## Start Article
An insurer may initially rely on the allegations of a complaint to determine whether it owes a defense. It may not rely on that determination, without investigating the facts, if the insured comes forward and makes some factual showing that the suit is actually one for damages resulting from events that do fall within the policy terms. See Advance Roofing, and Lennar, supra.

If any claim alleged in the complaint is within the policy's coverage, the insurer has a duty to defend the entire suit, because it is impossible to determine the basis on which the plaintiff will recover (if any) until the action is completed. Western Casualty & Surety Co. v. International Spas of Arizona, Inc., 130 Ariz. 76, 634 P.2d 3 (App. 1981); Lennar, supra.

In California, the issue of the extent of an AI carrier's obligation to defend an additional insured has been established for a decade. See, Maryland Casualty Co. v. Nationwide Insurance Co., 65 Cal.App.4th 21 (1998).

Arizona has now officially followed suit. In the recent case of Regal Homes, Inc. v. C.N.A. Insurance, 171 P.3d 610, 217 Ariz. 159, 518 Ariz. Adv. Rep. 18,Division One of the Arizona Court of Appeals applied long standing coverage principles to a case involving additional insurance in the construction defect context. The Court held that, among other things, an insurer owes the duty to defend the entire suit on behalf of its additional insured.

Regal was the builder of a residential community known as "The Shores." Regal obtained primary coverage from Auto Owners for one year (1995) and Zurich for three additional, successive years (1996-1998). Regal hired GMS concrete, which provided additional insurance to Regal through CNA for simultaneous policy periods (1995 - 1998). Two separate lawsuits were filed by two groups of homeowners. The first settled with payments by Regal, Auto Owners and Zurich totaling 2.4 million (neither Auto Owners nor Zurich exhausted their respective policies). The second went to trial and resulted in an award against Regal, and a determination that GMS was not at fault.

CNA did not participate in either case despite tenders of defense to the company.

The Regal Court first noted that the judgment in favor of GMS established for purposes of appeal the absence of fault and/or proximate cause on the part of GMS.

In the appeal, Auto Owners sought to establish, among other things, that CNA owed a defense and indemnity to Regal. In support of its defense, CNA argued that because GMS was found to be free of fault for the allegations levied against Regal in the second case, it did not owe a defense or indemnity to Regal through its AI endorsement in the first case. CNA based its argument on the absence of causal connection between GMS' work and Regal's liability.
## End Article
### Required tasks
1. Answer each question using the duty-to-defend article.
(a) Which court decided Regal Homes, Inc. v. C.N.A. Insurance?
(b) Which insurer gave Regal primary coverage for 1995?
(c) Which 1998 case is cited as settling the California rule on an AI carrier's obligation to defend an additional insured?
2. From the duty-to-defend article, extract the passage starting with "If any claim" and going on through "1981); Lennar, supra.".
3. Continue the duty-to-defend article, beginning after its last sentence.
## Start Material
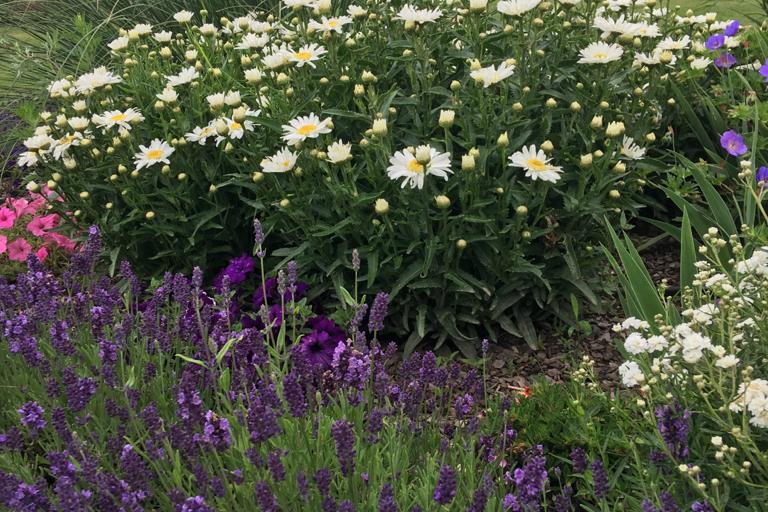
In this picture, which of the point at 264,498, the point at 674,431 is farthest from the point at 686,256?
the point at 264,498

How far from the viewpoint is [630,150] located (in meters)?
3.49

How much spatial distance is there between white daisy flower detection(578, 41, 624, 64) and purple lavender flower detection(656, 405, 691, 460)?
67.2 inches

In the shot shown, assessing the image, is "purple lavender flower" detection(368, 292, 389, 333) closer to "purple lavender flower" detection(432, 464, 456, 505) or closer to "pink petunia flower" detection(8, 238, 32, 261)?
"purple lavender flower" detection(432, 464, 456, 505)

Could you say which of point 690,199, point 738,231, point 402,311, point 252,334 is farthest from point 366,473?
point 690,199

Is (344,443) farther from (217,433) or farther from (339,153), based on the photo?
(339,153)

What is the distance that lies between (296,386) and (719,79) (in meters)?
3.51

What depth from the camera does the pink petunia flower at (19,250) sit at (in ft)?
15.1

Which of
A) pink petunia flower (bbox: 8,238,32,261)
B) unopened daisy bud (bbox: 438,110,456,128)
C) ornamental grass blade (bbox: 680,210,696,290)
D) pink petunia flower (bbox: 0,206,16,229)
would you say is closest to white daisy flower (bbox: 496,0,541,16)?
unopened daisy bud (bbox: 438,110,456,128)

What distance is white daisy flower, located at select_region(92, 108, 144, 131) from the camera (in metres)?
3.72

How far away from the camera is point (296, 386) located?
6.76 ft

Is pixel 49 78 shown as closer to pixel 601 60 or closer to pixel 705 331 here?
pixel 601 60

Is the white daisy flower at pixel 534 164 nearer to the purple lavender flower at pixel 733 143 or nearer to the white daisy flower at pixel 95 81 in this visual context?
the purple lavender flower at pixel 733 143

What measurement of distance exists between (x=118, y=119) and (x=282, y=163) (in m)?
0.92

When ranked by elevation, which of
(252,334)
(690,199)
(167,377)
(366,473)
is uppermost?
(252,334)
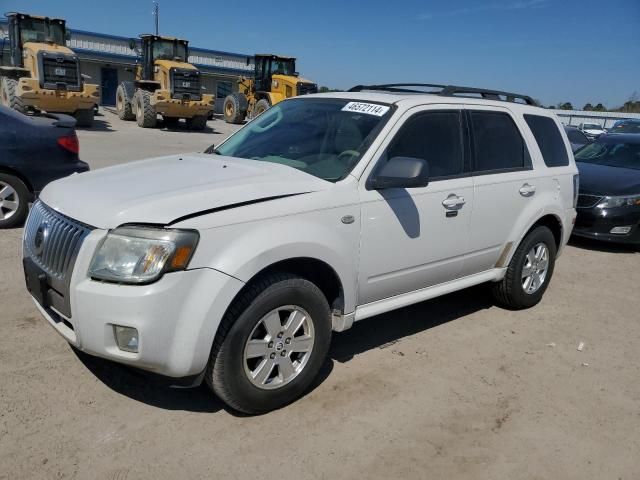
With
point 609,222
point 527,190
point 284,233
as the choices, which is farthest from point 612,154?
point 284,233

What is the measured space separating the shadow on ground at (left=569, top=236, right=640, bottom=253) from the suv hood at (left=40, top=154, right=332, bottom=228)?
6.09 m

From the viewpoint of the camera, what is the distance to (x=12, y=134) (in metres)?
6.23

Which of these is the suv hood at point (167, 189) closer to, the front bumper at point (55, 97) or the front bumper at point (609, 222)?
the front bumper at point (609, 222)

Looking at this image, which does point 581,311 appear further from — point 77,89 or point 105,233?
point 77,89

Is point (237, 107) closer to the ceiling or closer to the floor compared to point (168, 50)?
closer to the floor

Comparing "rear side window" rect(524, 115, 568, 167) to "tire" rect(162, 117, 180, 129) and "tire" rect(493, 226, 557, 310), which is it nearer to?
"tire" rect(493, 226, 557, 310)

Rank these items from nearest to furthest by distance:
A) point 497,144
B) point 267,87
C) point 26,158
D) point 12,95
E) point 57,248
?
point 57,248 < point 497,144 < point 26,158 < point 12,95 < point 267,87

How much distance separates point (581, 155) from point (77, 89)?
1532 cm

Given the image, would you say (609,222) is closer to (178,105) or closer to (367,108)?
(367,108)

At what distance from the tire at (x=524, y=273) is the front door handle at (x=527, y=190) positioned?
1.28 ft

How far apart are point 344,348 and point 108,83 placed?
35367 millimetres

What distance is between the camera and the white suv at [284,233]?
2.71 metres

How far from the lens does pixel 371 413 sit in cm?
328

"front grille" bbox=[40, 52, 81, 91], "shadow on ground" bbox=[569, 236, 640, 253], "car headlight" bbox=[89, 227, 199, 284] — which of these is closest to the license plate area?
"car headlight" bbox=[89, 227, 199, 284]
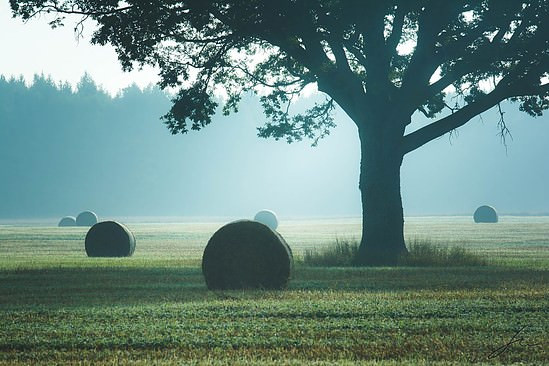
## End Material
### Expected responses
1.
(a) Division One of the Arizona Court of Appeals
(b) Auto Owners
(c) Maryland Casualty Co. v. Nationwide Insurance Co., 65 Cal.App.4th 21 (1998)

2.
If any claim alleged in the complaint is within the policy's coverage, the insurer has a duty to defend the entire suit, because it is impossible to determine the basis on which the plaintiff will recover (if any) until the action is completed. Western Casualty & Surety Co. v. International Spas of Arizona, Inc., 130 Ariz. 76, 634 P.2d 3 (App. 1981); Lennar, supra.

3.
The endorsement at issue contained commonly found language providing that Regal was "an additional insured only with respect to liability arising out of GMS' work for Regal." The Court noted that "the commonly understood meaning of the words "arising out of" requires only some causal relationship between the injury and the risk for which coverage was provided." The Court held, as a result, that the determination of no fault or liability on the part of GMS did not end the inquiry, because the causal connection necessary to satisfy the "arising out of" requirement is less than that required for proximate cause. The Court remanded the case with further instructions, namely, that "the question whether the alleged liability of Regal arose out of GMS' work must be determined initially from the allegations in the complaint against Regal and the facts known at that time."

The Court indicated that "it is possible the requisite nexus (arising out of) could be established for the duty to defend but not for the duty to indemnify." In essence, then, if the facts known at the time the complaint was filed established some causal relationship between GMS' work and Regal's liability, CNA would be responsible for the defense of Regal, regardless that GMS was ultimately found free of fault by a trier of fact.

The Court determined that, due to a factual finding, the CNA endorsement did not require primary coverage as applied to the Auto Owners policy, which was held to be primary for its policy term. However, the Court found the CNA policy was primary as applied to the Zurich policy because the "other insurance" clauses of each were mutually repugnant. In that instance, the Court held, both policies are primary.[2]

With this background in mind, the Court held that because each of the three insurers were primary, and because Regal alleged the occurrence of damages within each of the four successive policy periods, each policy was triggered, and therefore, each insurer had an equal obligation to defend the underlying case. The Court specifically held that regardless of the number of policy periods insured by the involved carriers, each owed a duty to defend the entire case. This ruling applied equally to both direct and additional insurers.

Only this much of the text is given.